Apologies to loyal readers for the monster crash that took down this blog for the last month. It happened shortly after I accepted the automatic upgrade to WordPress 4.0 (which had nothing to do with it evidently). One day the site was throwing off a “suspension” notice courtesy of my ISP — Meganet Communications in Fall River, the former Cape.com — and when I called Derek at Meganet operations he said the blog was throwing off a gazillion errors to the point where it was dragging down the performance of every other customer site on the shared server, including my beloved Cotuit Kettleers.
I made a few attempts to get into the site through cPanel to grab a backup so at the very least 11 years worth of posts wouldn’t be lost (nearly 7,000 posts) but the site was so sluggish it was nearly impossible to even log in, let alone run any file operations. Derek and I went through the file structure and there were simply too much crud in there to begin to make an educated guess what was taking it down. My suspicion was some old WordPress builds I had sloppily conflated into the main MySql database were overloaded with spam and hadn’t been weeded out in years.
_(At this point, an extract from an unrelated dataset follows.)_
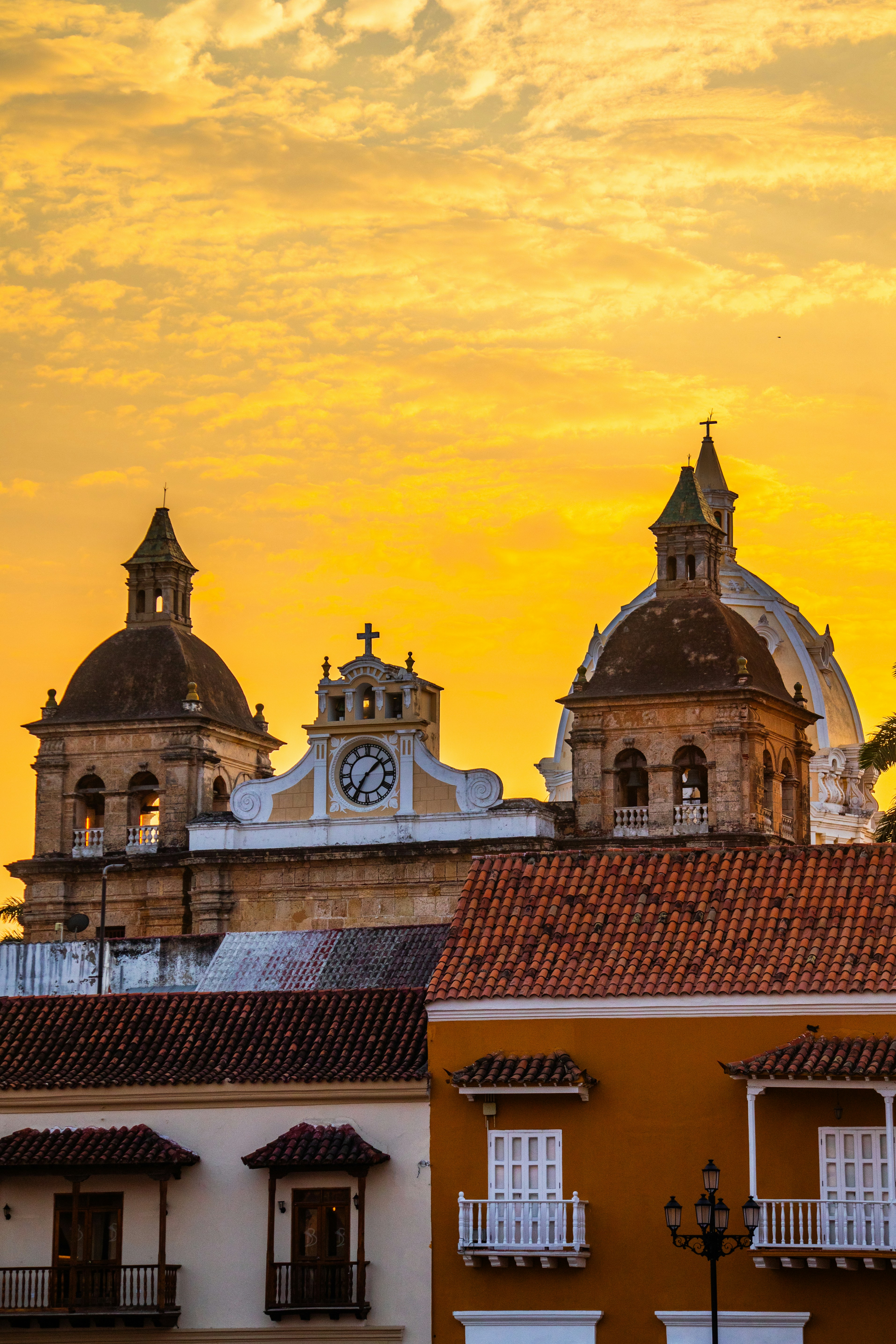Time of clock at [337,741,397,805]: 1:35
So I deleted those but still the problem persisted.
Finally there were some signs of life. Meganet migrated me to a new server to stop Churbuck.com from killing their other customers and the old Churbuck.com homepage came back to life, but not this blog. Last night their techs identified the culprit as a broken Twitter plug-in. That was disabled and here we are.
I love WordPress — I’ve been on the platform running my own build since 2004 when Om Malik persuaded me to stop blogging on Google Blogger and move over. From those early days of the Kubrick template and the first version of Mullenweg’s masterpiece to the most current version, WordPress was the tool that cured my cacoethes scribendi. But I’ve been a bad admin and taken it for granted and let the side rails get cluttered up with dumb, unused plugins and finally one has bitten me in the ass.